Last updated: August 25, 2025

This article provides an in-depth overview of the tool for cleaning up unwanted datasets in bulk within Honeycomb environments. The Python script can be found on GitHub:

https://github.com/honeycombio/field-utils/blob/main/tools/hny_dataset_cleanup_tool/hny-dataset-cleanup.py

Dataset Cleanup Tool (hny-dataset-cleanup.py)

Prerequisites

  • Python 3.11 or later

  • Python requests library (pip install requests)

  • Honeycomb API key with “Create Dataset” permission

Usage

python hny-dataset-cleanup.py -k API_KEY [options]

Required Arguments

  • -k--api-key: Honeycomb API key.

Optional Arguments

  • -a--api-host: Honeycomb API hostname (default: api.honeycomb.io).

  • -m--mode: Type of datasets targeted:

    • spammy: Datasets with spammy strings (potentially created during pentesting)

    • date: Datasets created on a specific date.

    • lastwritten: Datasets not written since a specified date.

  • --date YYYY-MM-DD: Required with date or lastwritten modes.

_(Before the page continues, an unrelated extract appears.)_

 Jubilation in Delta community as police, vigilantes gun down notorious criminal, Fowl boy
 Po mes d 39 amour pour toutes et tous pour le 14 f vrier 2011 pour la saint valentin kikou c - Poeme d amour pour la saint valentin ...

  • --dry-run: Preview datasets targeted without deleting.

Examples

  • Preview spammy datasets removal:

    python hny-dataset-cleanup.py -k YOUR_API_KEY -m spammy --dry-run
    
  • Delete datasets created on a specific date:

    python hny-dataset-cleanup.py -k YOUR_API_KEY -m date --date 2023-02-20
    
  • Remove datasets not written to since a specific date:

    python hny-dataset-cleanup.py -k YOUR_API_KEY -m lastwritten --date 2023-01-01
    

Best Practices 

  • Always perform a dry-run first to verify the targeted datasets or columns.

  • Validate targets carefully, particularly when using regex patterns or date-based criteria.